* start *

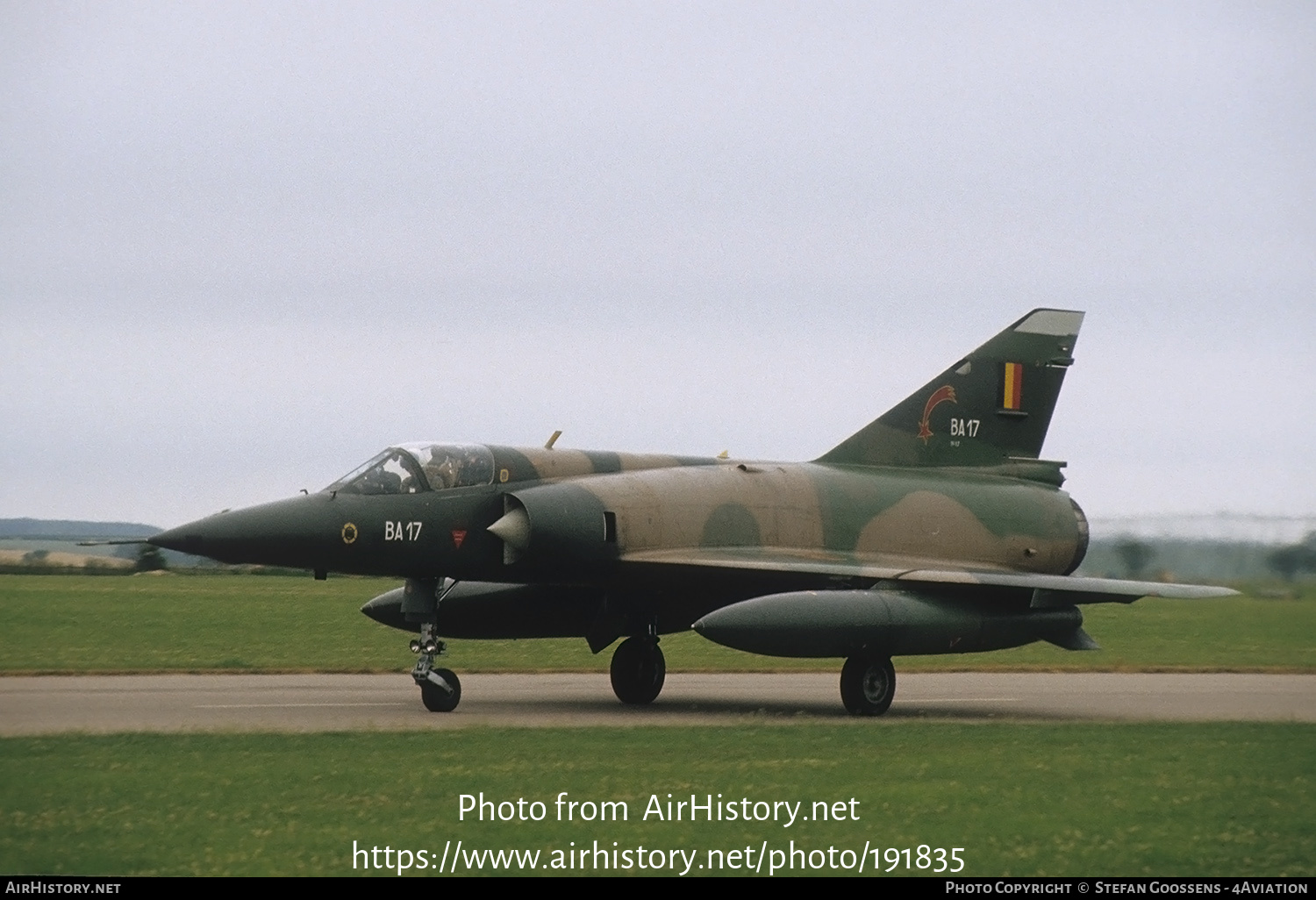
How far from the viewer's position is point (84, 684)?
19.6m

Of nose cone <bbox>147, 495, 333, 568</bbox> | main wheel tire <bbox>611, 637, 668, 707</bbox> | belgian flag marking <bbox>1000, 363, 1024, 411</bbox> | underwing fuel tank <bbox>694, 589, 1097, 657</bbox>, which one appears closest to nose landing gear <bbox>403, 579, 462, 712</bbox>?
nose cone <bbox>147, 495, 333, 568</bbox>

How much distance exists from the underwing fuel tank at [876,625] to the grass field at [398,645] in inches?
288

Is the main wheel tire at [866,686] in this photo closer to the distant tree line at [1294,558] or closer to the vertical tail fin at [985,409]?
the vertical tail fin at [985,409]

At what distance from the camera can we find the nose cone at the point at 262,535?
664 inches

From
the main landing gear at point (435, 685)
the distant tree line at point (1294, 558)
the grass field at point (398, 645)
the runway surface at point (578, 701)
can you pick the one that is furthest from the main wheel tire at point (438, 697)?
the distant tree line at point (1294, 558)

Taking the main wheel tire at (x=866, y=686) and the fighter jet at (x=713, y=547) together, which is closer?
the fighter jet at (x=713, y=547)

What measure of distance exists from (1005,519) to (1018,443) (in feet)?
4.76

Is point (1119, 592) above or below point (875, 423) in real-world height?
below

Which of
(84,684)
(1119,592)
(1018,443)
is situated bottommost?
(84,684)

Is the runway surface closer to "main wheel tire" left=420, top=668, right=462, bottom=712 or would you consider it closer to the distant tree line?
"main wheel tire" left=420, top=668, right=462, bottom=712

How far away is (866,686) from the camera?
17828 mm

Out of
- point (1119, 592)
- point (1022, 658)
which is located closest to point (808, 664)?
point (1022, 658)

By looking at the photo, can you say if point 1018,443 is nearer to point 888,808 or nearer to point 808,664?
point 808,664
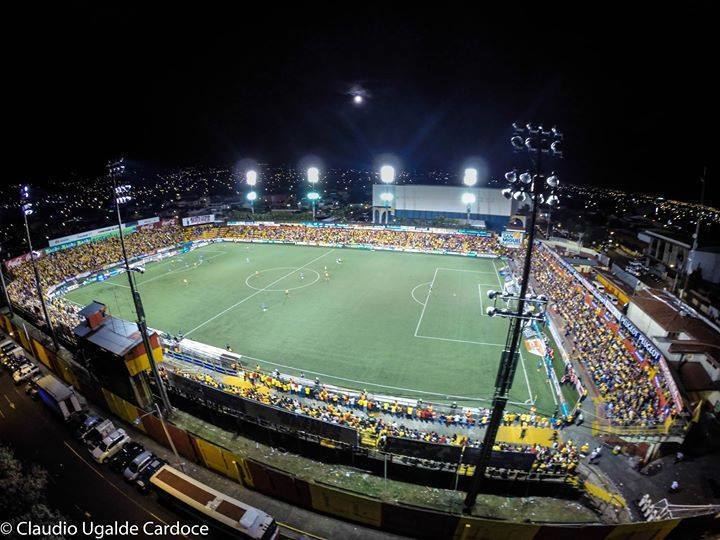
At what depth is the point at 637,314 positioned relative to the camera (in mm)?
21859

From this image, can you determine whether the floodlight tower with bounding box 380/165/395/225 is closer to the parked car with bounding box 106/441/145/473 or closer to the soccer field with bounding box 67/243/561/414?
the soccer field with bounding box 67/243/561/414

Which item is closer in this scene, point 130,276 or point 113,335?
point 130,276

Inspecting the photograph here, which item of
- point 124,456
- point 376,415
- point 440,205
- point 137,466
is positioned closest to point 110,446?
point 124,456

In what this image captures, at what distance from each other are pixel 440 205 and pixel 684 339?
41.0 meters

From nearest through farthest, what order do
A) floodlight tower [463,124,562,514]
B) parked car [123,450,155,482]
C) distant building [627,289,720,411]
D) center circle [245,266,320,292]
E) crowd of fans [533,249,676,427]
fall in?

* end *

**GIVEN TASK:** Print all entries exactly. The images do not belong in the copy.

**EXPECTED ANSWER:**
How far from the viewer's position is point (84, 684)?
19.6m

Of nose cone <bbox>147, 495, 333, 568</bbox> | main wheel tire <bbox>611, 637, 668, 707</bbox> | belgian flag marking <bbox>1000, 363, 1024, 411</bbox> | underwing fuel tank <bbox>694, 589, 1097, 657</bbox>, which one appears closest to nose landing gear <bbox>403, 579, 462, 712</bbox>?
nose cone <bbox>147, 495, 333, 568</bbox>

How much distance exists from the underwing fuel tank at [876,625] to the grass field at [398,645] in inches?
288

Is the main wheel tire at [866,686] in this photo closer to the distant tree line at [1294,558] or closer to the vertical tail fin at [985,409]?
the vertical tail fin at [985,409]

At what distance from the camera can we find the nose cone at the point at 262,535?
664 inches

From
the main landing gear at point (435, 685)
the distant tree line at point (1294, 558)
the grass field at point (398, 645)
the runway surface at point (578, 701)
can you pick the one that is furthest from the main wheel tire at point (438, 697)?
the distant tree line at point (1294, 558)

Taking the main wheel tire at (x=866, y=686) and the fighter jet at (x=713, y=547) together, which is closer?
the fighter jet at (x=713, y=547)

What measure of distance exists from (1005,519) to (1018,443) (in feet)?
4.76

Is point (1119, 592) above or below point (875, 423) in real-world height?
below

Which of
(84,684)
(1119,592)
(1018,443)
is situated bottommost?
(84,684)

Is the runway surface closer to "main wheel tire" left=420, top=668, right=462, bottom=712 or would you consider it closer to the distant tree line?
"main wheel tire" left=420, top=668, right=462, bottom=712

How far away is (866,686) from the camera?
17828 mm

Out of
- point (1119, 592)
- point (1022, 658)
which is located closest to point (808, 664)?
point (1022, 658)

By looking at the photo, can you say if point 1018,443 is nearer to point 888,808 or nearer to point 808,664?
point 808,664
At what depth is the point at 637,314 positioned relative to the camera (in mm)?
21859

From this image, can you determine whether the floodlight tower with bounding box 380/165/395/225 is closer to the parked car with bounding box 106/441/145/473 or closer to the soccer field with bounding box 67/243/561/414?
the soccer field with bounding box 67/243/561/414

Which item is closer in this scene, point 130,276 or point 113,335?
point 130,276

Inspecting the photograph here, which item of
- point 124,456
- point 376,415
- point 440,205
- point 137,466
is positioned closest to point 110,446?
point 124,456

In what this image captures, at what distance from each other are pixel 440 205 and pixel 684 339?
41.0 meters

From nearest through farthest, what order do
A) floodlight tower [463,124,562,514]
B) parked car [123,450,155,482]
C) distant building [627,289,720,411]
D) center circle [245,266,320,292]
E) crowd of fans [533,249,676,427]
fall in?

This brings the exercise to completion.